You will probably have to experiment with the number of bins. Find one that shows whatever you think the shape is.
ggplot(viscosity, aes(x = cholesterol)) + geom_histogram(bins = 7)
This is not completely normal: a bit skewed to the right, with maybe too many observations above 200 compared to a normal distribution. (You don’t need to say this: comment is coming below. But it’s worth your while to think it now, so that you have an idea of what to say later.)
Thus:
ggplot(viscosity, aes(sample = cholesterol)) + stat_qq() + stat_qq_line()
This is actually not far off normal, just a slightly longer right tail (to ponder for in a moment).
My histogram seems to be showing right skewness, while the normal quantile plot is showing more of a long right tail. These are both consistent with a right tail that is longer than you would expect from a normal distribution.
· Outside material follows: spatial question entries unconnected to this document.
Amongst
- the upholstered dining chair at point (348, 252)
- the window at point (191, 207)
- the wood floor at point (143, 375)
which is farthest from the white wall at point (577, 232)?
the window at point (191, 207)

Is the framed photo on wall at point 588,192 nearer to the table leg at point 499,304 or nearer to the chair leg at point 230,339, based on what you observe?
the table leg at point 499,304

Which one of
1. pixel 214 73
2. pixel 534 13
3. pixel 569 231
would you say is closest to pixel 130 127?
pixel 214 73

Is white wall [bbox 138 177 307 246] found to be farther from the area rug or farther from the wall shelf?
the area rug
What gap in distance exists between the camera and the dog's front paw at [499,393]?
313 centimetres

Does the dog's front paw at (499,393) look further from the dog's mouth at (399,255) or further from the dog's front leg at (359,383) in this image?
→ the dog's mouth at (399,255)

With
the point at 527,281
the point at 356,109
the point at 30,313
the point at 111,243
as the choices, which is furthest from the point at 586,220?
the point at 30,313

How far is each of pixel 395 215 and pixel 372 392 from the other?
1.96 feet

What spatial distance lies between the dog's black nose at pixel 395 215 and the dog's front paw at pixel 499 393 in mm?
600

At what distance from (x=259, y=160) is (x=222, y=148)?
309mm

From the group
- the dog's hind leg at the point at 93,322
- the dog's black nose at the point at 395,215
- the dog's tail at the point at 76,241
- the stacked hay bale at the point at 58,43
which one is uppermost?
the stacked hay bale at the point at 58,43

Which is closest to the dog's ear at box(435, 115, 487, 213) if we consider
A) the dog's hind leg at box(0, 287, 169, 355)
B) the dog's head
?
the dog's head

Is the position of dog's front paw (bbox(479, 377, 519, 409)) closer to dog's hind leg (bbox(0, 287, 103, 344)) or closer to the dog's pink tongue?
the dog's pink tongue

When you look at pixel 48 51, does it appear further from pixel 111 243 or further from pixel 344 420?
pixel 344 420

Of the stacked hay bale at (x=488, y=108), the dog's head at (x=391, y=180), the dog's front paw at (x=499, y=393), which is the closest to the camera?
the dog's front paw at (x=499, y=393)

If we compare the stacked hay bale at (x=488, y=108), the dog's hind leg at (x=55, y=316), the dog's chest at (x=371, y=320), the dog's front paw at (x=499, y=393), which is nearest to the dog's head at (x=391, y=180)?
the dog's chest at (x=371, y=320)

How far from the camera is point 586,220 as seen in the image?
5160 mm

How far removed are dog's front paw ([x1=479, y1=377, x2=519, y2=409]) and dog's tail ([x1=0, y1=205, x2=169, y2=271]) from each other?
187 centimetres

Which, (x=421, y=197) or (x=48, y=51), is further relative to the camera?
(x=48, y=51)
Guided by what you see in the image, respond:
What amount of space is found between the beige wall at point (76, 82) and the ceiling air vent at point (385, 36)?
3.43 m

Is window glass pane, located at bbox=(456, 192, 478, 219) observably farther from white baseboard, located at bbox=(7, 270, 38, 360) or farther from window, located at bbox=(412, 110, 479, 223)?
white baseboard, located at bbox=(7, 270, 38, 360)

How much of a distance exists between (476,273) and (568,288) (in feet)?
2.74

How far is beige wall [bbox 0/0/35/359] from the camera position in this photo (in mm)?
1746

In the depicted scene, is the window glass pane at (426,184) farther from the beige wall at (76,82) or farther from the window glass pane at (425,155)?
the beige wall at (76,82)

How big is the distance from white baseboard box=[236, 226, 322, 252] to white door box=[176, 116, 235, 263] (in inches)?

Extra: It is perhaps reasonable to trust the normal quantile plot a bit more when assessing normality (since that is its main job). This one says that the highest values are a bit too high (that is, the right tail is too long), but, compared to the normal, the left tail is pretty much as you would expect. Looking at the histogram, the lower tail looks too short for a normal, but that depends on things like the standard deviation of the normal distribution we’re comparing it with, and is hard to judge on a histogram. (Also, the large number of data values around 140 shows up on the normal quantile plot as the points dipping below the line between 140 and 160, which you might also take as evidence of skewness, a curve, on that plot. If the values below 120 were more bunched up, this would definitely be skewness.)